GIVEN TASK:
Format everything from the line containing "Is pixel 354" down to the end of the data as a Markdown table with the columns Row and Line, one line per row. Leave out blank lines and pictures.
##### RECORDS FOR PROCESSING #####
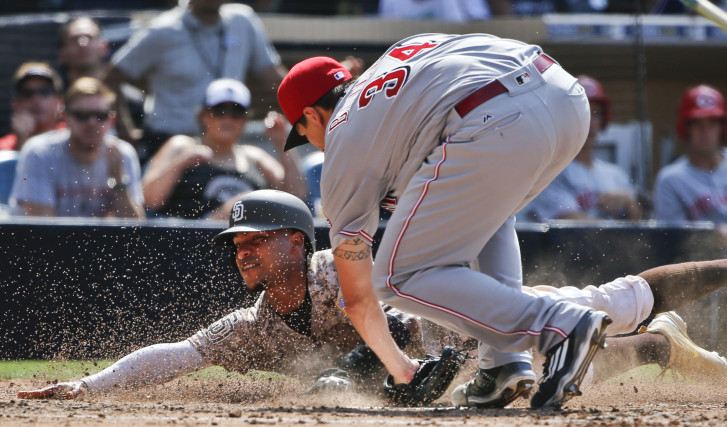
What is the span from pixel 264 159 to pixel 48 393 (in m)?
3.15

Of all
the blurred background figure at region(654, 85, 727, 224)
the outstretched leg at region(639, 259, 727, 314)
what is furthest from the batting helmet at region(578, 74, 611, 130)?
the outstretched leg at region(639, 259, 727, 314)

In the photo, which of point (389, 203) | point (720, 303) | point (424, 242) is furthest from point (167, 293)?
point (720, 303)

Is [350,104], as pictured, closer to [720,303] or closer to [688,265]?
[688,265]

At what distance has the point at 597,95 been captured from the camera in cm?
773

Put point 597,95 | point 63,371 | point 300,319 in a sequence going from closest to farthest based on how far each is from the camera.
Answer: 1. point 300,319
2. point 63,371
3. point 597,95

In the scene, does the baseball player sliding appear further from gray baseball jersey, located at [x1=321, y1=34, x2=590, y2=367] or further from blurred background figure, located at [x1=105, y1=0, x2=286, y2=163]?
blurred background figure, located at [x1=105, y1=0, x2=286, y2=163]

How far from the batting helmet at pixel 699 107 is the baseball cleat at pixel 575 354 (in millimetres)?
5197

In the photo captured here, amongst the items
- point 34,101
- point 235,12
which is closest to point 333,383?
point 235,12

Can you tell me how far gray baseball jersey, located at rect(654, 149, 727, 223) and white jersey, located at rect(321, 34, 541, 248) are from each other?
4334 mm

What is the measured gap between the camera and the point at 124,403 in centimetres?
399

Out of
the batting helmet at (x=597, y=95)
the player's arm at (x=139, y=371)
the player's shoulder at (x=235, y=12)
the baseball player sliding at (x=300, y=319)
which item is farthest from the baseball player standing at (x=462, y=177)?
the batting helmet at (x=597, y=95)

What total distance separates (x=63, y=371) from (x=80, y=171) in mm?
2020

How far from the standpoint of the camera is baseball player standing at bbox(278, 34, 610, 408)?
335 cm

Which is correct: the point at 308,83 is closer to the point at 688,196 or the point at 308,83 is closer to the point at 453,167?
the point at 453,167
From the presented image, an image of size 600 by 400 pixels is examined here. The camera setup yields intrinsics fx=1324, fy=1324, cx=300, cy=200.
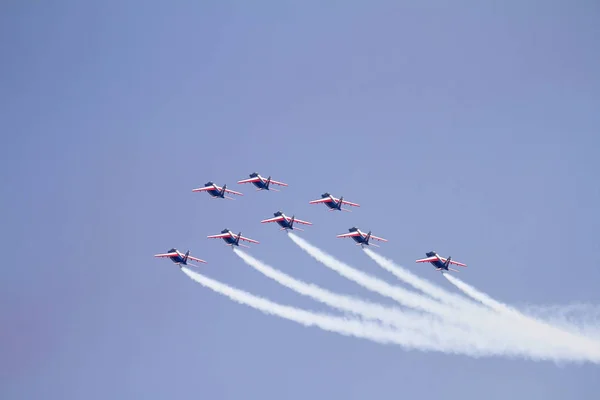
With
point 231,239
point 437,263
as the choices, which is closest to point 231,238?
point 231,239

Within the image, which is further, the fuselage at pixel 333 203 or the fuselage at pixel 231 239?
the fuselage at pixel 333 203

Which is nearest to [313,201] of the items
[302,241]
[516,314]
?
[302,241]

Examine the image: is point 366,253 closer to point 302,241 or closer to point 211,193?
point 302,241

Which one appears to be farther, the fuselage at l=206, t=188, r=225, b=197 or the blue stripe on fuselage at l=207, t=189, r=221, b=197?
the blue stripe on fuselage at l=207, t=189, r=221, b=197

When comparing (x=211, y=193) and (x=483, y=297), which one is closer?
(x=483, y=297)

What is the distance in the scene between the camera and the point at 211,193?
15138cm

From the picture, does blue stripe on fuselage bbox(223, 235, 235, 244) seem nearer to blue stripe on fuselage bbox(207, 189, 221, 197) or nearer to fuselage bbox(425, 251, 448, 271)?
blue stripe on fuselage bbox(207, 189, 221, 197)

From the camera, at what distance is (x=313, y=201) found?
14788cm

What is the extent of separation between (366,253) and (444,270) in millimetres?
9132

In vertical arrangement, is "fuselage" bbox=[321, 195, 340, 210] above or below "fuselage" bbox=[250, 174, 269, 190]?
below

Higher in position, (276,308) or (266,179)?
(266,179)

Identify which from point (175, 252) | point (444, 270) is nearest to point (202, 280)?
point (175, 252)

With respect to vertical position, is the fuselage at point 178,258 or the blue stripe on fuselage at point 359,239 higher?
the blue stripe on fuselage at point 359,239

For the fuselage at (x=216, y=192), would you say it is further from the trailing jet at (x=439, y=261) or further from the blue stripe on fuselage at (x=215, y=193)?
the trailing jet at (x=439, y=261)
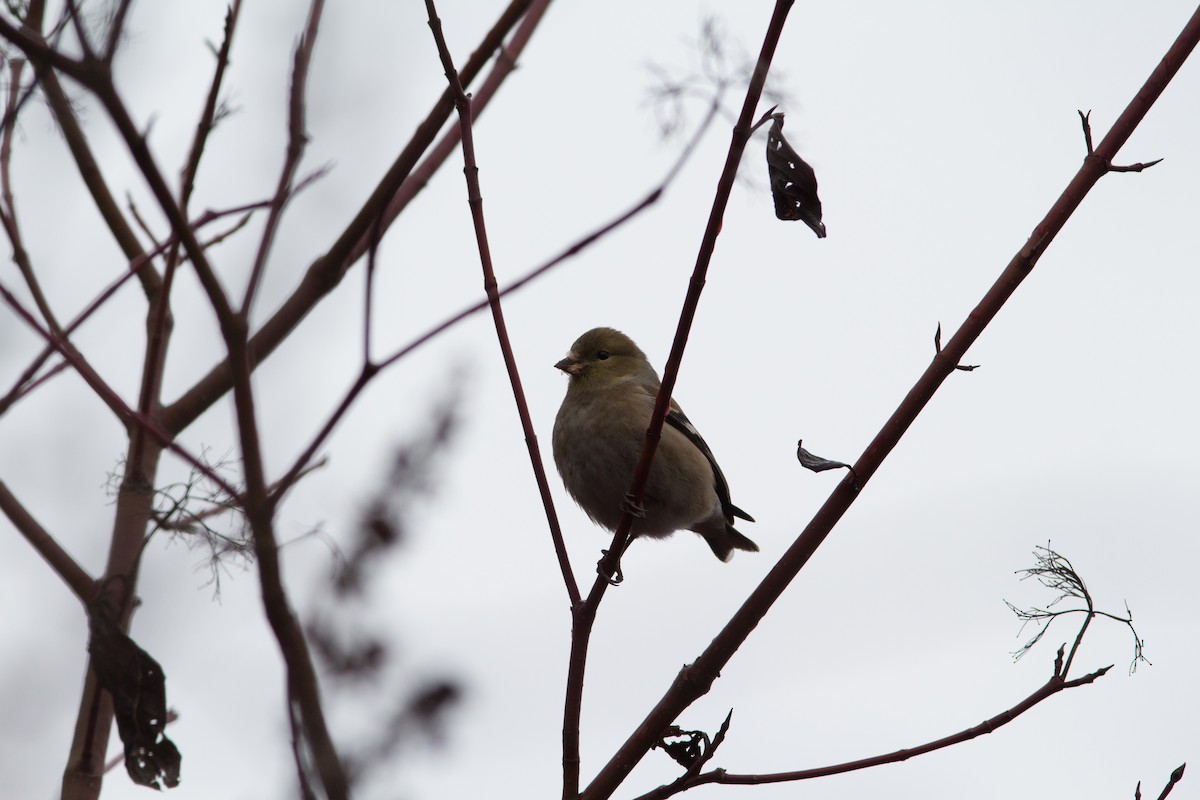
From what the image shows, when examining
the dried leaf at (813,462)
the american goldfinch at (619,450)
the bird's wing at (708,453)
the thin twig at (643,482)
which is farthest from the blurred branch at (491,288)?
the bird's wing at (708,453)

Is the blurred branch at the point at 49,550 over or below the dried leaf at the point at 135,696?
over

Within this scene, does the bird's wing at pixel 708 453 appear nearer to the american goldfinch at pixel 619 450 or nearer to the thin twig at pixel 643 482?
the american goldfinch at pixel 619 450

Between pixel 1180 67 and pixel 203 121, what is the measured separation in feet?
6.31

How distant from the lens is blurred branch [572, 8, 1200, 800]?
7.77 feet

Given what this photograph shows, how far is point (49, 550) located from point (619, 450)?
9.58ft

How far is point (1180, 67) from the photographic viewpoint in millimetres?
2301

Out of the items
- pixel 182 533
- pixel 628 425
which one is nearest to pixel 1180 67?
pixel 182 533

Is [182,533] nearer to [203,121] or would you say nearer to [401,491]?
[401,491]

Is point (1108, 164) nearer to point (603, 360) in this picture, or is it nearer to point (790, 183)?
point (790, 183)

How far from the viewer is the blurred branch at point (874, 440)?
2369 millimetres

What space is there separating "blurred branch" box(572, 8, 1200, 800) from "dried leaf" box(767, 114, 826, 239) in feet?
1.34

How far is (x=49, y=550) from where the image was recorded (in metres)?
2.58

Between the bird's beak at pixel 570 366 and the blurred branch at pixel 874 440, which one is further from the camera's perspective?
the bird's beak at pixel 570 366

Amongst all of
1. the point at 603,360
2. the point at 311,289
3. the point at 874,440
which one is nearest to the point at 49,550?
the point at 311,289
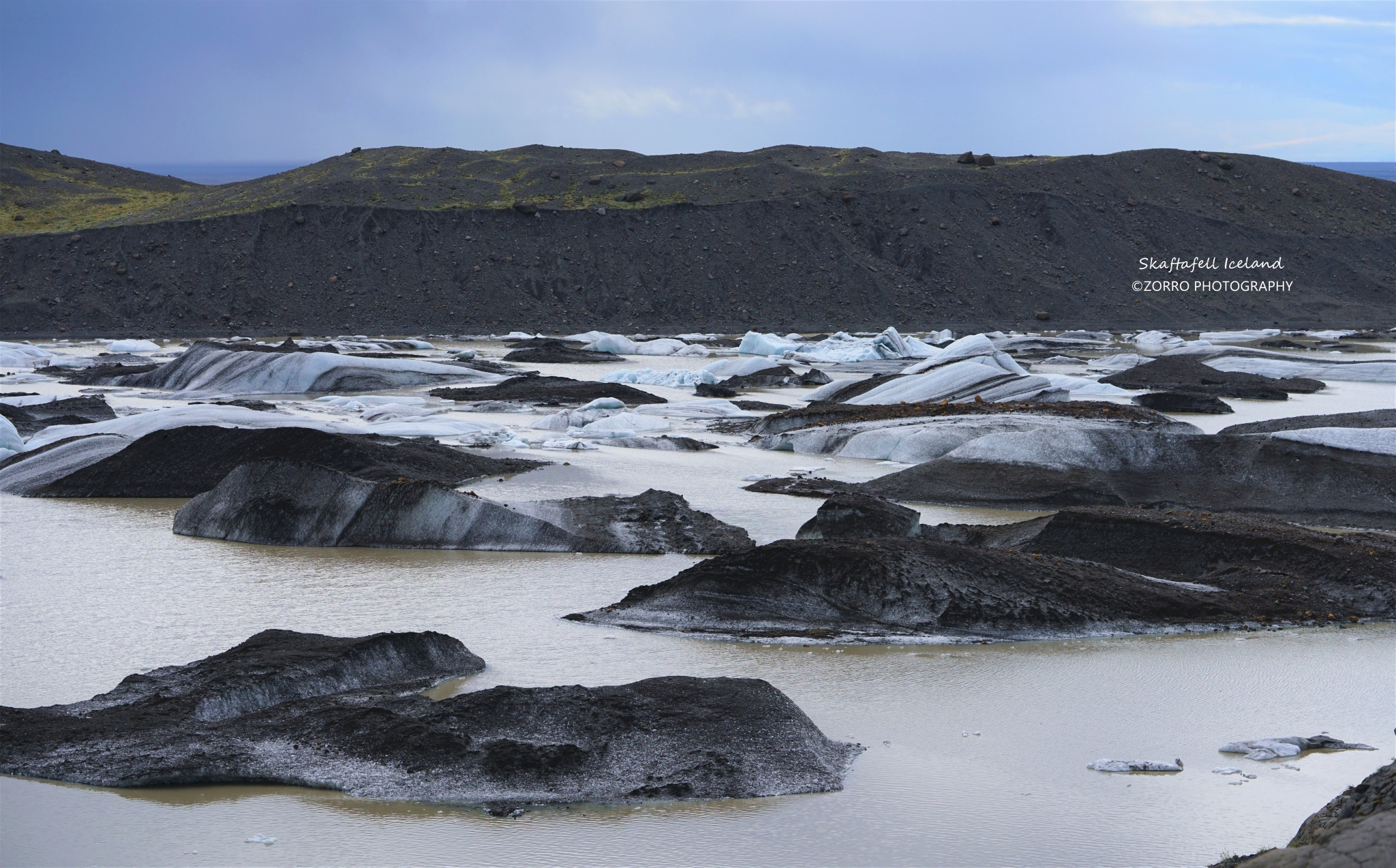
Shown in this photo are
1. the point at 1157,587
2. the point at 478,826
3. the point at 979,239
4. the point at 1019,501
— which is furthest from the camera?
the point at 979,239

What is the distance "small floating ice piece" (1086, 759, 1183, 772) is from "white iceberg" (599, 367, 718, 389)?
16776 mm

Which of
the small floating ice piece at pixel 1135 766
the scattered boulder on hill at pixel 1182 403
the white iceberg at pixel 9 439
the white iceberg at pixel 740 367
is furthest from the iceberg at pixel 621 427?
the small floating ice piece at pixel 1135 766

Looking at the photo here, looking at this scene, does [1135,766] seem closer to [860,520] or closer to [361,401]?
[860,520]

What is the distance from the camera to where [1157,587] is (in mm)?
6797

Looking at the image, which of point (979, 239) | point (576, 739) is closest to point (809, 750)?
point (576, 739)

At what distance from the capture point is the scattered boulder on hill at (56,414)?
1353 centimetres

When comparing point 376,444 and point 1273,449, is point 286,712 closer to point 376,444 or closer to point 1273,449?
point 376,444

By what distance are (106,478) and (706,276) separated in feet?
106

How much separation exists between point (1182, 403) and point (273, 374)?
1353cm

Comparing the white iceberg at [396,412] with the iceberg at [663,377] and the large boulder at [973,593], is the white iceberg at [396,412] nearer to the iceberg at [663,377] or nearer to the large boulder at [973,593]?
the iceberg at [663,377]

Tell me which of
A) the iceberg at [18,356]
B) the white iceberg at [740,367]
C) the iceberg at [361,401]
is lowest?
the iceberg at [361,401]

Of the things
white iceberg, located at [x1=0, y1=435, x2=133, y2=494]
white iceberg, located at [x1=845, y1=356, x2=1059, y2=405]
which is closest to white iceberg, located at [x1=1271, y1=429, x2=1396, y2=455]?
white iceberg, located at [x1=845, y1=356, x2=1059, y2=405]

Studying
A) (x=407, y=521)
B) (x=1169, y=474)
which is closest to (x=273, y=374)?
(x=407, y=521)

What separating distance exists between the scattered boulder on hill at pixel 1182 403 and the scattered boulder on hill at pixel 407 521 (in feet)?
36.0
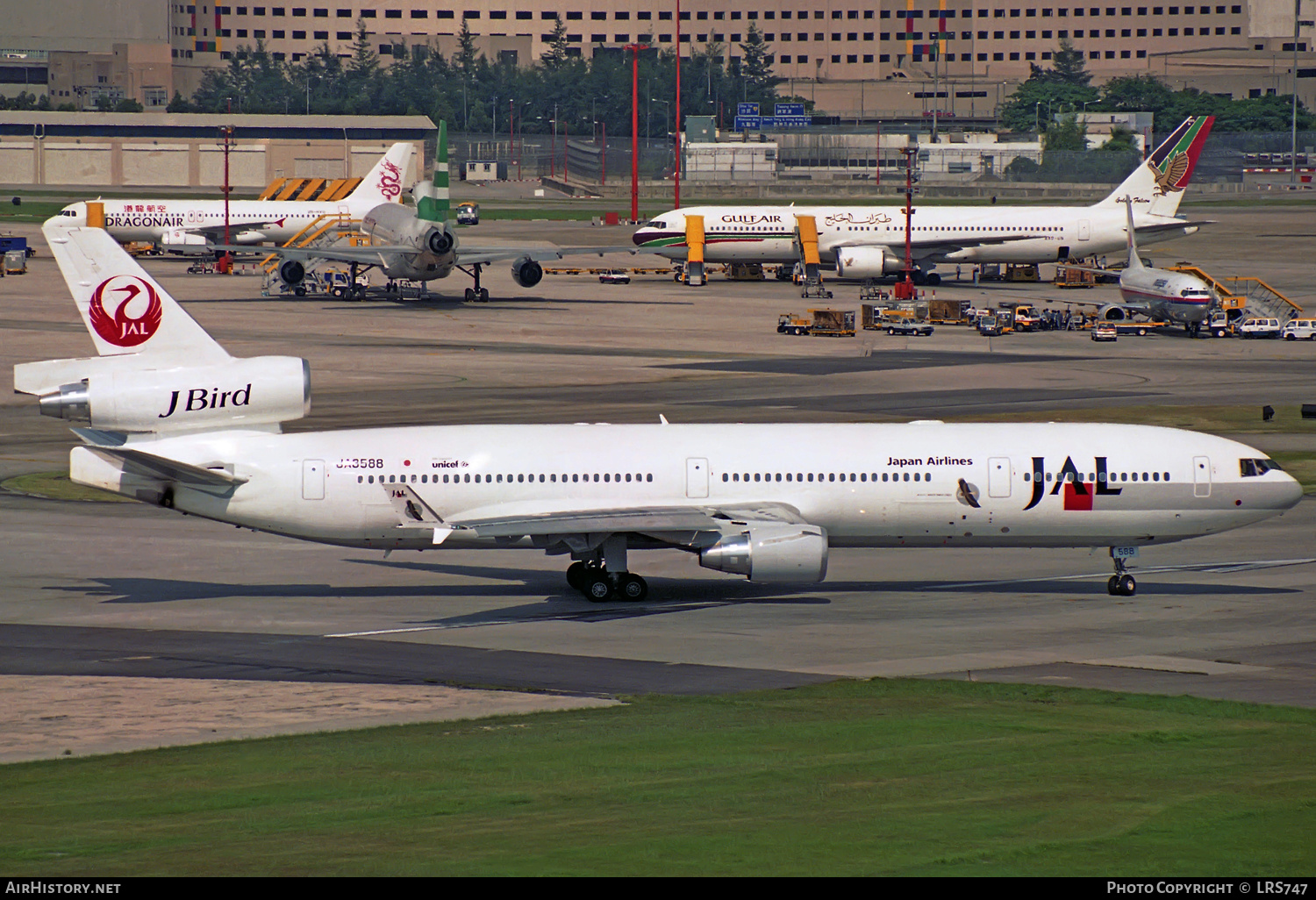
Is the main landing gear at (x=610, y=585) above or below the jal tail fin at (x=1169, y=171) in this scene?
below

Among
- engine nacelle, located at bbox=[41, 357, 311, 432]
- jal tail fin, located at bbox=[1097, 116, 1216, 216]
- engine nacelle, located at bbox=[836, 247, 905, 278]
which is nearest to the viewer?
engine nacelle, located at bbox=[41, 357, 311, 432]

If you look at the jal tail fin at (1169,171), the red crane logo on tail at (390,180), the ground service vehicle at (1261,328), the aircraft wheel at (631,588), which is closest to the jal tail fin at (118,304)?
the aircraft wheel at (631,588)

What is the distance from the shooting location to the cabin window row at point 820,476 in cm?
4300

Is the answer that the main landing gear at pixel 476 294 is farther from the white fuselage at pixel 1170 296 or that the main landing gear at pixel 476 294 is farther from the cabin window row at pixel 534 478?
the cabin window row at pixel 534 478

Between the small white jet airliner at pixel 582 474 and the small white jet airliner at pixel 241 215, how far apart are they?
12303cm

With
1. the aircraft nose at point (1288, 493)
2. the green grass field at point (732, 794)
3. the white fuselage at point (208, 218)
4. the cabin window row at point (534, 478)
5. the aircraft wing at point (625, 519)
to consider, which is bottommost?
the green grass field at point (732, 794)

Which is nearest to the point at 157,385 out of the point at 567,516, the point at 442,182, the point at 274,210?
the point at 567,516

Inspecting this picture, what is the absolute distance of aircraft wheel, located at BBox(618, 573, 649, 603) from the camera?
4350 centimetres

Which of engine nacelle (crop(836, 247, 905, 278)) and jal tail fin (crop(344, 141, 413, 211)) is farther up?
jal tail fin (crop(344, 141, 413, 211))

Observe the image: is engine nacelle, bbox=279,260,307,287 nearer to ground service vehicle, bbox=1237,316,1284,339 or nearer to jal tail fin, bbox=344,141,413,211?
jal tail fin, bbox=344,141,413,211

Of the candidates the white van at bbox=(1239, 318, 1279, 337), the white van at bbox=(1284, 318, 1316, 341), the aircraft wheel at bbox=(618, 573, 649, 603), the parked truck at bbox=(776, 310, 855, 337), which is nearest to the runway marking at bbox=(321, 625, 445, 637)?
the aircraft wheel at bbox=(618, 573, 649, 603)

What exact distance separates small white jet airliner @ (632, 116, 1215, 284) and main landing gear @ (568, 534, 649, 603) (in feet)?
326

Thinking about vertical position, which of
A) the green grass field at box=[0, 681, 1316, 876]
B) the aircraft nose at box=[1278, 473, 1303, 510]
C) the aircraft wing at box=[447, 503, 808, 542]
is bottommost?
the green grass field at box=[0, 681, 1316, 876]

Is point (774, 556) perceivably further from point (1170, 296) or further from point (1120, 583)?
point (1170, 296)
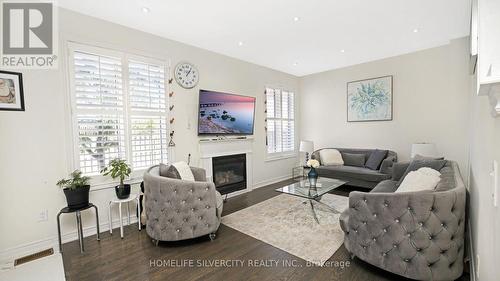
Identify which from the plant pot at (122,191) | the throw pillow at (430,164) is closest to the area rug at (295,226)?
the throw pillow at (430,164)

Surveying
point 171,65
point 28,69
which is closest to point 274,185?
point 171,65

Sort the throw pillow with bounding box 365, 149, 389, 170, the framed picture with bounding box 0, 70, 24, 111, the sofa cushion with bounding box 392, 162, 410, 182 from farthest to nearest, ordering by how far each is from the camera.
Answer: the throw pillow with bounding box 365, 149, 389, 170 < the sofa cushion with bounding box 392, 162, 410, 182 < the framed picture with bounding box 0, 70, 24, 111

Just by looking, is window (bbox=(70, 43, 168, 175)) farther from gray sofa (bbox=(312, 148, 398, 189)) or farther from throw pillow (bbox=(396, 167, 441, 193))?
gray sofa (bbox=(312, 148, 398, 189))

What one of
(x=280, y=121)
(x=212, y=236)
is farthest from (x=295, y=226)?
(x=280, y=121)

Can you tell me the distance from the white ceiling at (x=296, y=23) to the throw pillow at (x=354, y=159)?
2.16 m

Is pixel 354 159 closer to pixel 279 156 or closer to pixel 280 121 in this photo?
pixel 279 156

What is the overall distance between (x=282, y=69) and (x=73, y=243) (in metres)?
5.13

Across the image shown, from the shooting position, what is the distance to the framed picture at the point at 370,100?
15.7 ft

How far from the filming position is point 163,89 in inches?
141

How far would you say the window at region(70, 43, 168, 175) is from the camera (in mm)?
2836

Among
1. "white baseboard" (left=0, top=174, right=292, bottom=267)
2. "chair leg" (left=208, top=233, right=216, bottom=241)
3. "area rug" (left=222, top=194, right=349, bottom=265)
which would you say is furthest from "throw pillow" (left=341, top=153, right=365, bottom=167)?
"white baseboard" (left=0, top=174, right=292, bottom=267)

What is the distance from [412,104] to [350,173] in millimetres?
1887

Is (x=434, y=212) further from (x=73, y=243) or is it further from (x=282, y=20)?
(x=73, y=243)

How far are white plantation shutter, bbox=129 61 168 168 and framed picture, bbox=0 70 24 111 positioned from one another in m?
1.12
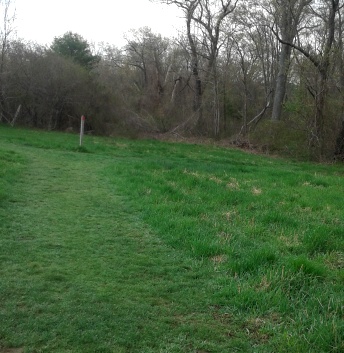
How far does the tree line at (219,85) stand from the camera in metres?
#####
SOLUTION:
| Row | Line |
|---|---|
| 1 | Is pixel 354 159 closer to pixel 279 156 or closer to pixel 280 121 in this photo? |
| 2 | pixel 279 156 |
| 3 | What is the overall distance between (x=282, y=69) and (x=73, y=243) (in metres)? |
| 4 | 5.13 |
| 5 | Across the image shown, from the shooting position, what is the distance to the framed picture at the point at 370,100? |
| 6 | 15.7 ft |
| 7 | How far from the filming position is point 163,89 in inches? |
| 8 | 141 |
| 9 | How far would you say the window at region(70, 43, 168, 175) is from the camera (in mm)? |
| 10 | 2836 |
| 11 | Among |
| 12 | 1. "white baseboard" (left=0, top=174, right=292, bottom=267) |
| 13 | 2. "chair leg" (left=208, top=233, right=216, bottom=241) |
| 14 | 3. "area rug" (left=222, top=194, right=349, bottom=265) |
| 15 | which would you say is furthest from "throw pillow" (left=341, top=153, right=365, bottom=167)? |
| 16 | "white baseboard" (left=0, top=174, right=292, bottom=267) |
| 17 | What is the distance from [412,104] to [350,173] in millimetres? |
| 18 | 1887 |
| 19 | Is (x=434, y=212) further from (x=73, y=243) or is it further from (x=282, y=20)? |
| 20 | (x=73, y=243) |
| 21 | How far are white plantation shutter, bbox=129 61 168 168 and framed picture, bbox=0 70 24 111 positioned from one another in m? |
| 22 | 1.12 |
| 23 | How far does the tree line at (219,85) stand from the camera in metres? |